Nature reserve in Suffolk, England

Pipers Vale is a 19.7 hectare Local Nature Reserve on the southern outskirts of Ipswich in Suffolk. It is owned and managed by Ipswich Borough Council.

This site on the bank of the River Orwell is part of Orwell Country Park. Its diverse habitats include heath, reedbeds, scrub and alder carr. Over 100 bird species have been recorded here, including redwings, whimbrels and bullfinches.

There is access from Gainsborough Lane.

==Pipers Vale Pool==
Pipers Vale Pool was an outdoor swimming venue opened on 12 June 1937 and replaced the West End Bathing Place, which had closed in 1936 due to fears that it was polluting the River Orwell. The pool was designed by County-Borough's Engineer Edward McLauchlan and constructed at a cost of £8000.

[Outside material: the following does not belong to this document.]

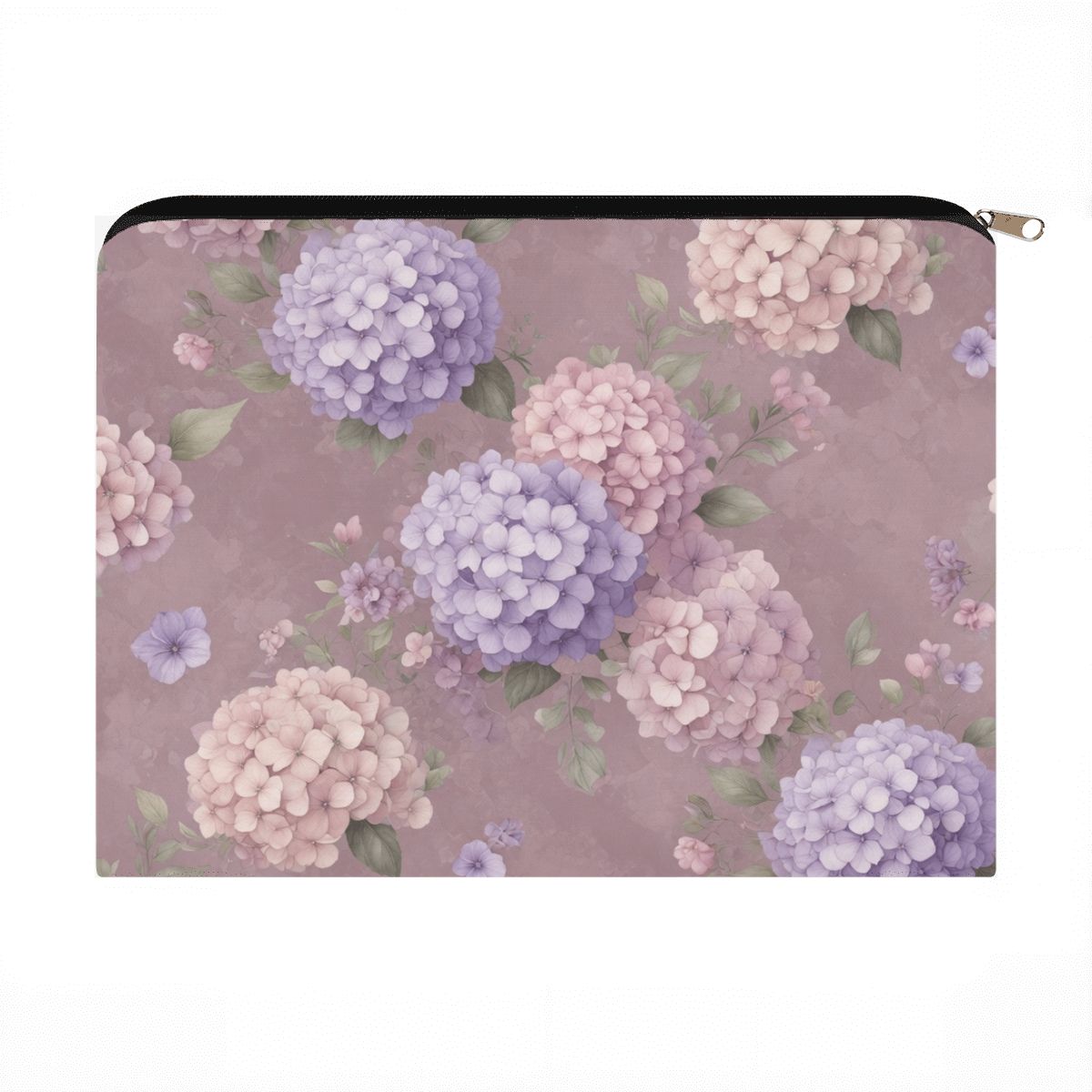 Hortensje Lawenda Ao — Cosmetic bag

The pool consisted of a main pool and a smaller paddling pool. The main pool was 40 yards (45.72m) long, 12.5 yards (11.43) wide and depths between 2 feet 6 inches (0.76m) to 9 feet (2.7m). The pool boasted a 1m spring board as well as a steel framed diving stage with 1m, 2m and 3m fixed diving boards. The paddling pool was 50 feet (15.24) long by 35 feet (10.66m) width. Access was via a long walk through Pipers Vale; locally known as The Lairs.

The pool overlooked the River Orwell. The site was very close to where the east side of the Orwell Bridge, which spans the River Orwell, begins.

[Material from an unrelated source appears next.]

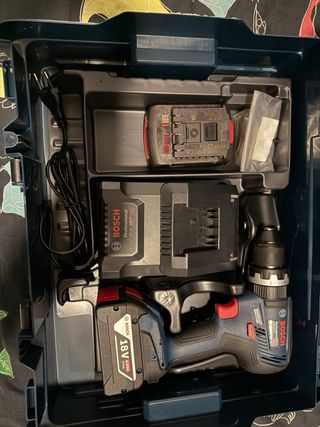 Taladro Percutor Bosch GSB 18V-55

The popularity of the pool prompted the construction of a further pool, Broomhill Swimming Pool, to serve the western side of the town.

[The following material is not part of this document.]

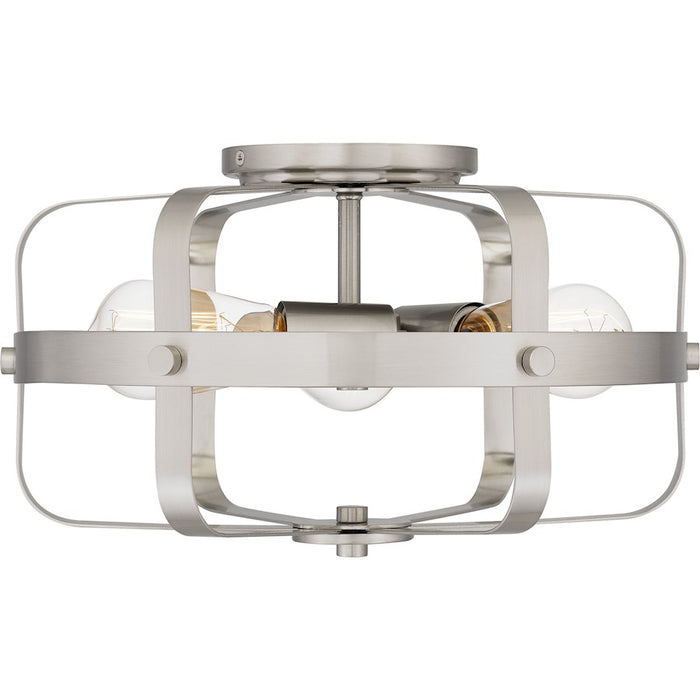 Quoizel Manzel 3 Light Flush Mount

Like the boilers of Broomhill Pool, Pipers Vale's boilers were removed as part of the WWII war effort.

The Piper's Vale Pool was demolished in 1979 as part of temporary road works through the area prior to the construction of the Orwell Bridge.

Areas amenities included sun-bathing beaches. In the first season much of the beach shingle at Pipers Vale soon found its way into the bottom of the pool tank and was not replicated for the following seasons. Other areas included a spectators' shelters, administration offices, 94 dressing cubicles (47 for ladies and 47 for gentlemen) and covered area with provision for up to 100 bicycles, a superintendent's office, a basket room for max. 450 baskets, plus a small buffet serving visitors to the pool and park. A wringer (mangle) was provided in each section to remove surplus water from costumes and towels.

The pool was in close reach of four new large housing estates (Racecourse Estate, Gainsborough Estate, Gloucester Estate and the Greenwich Estate), some 3000 houses and three recently constructed schools.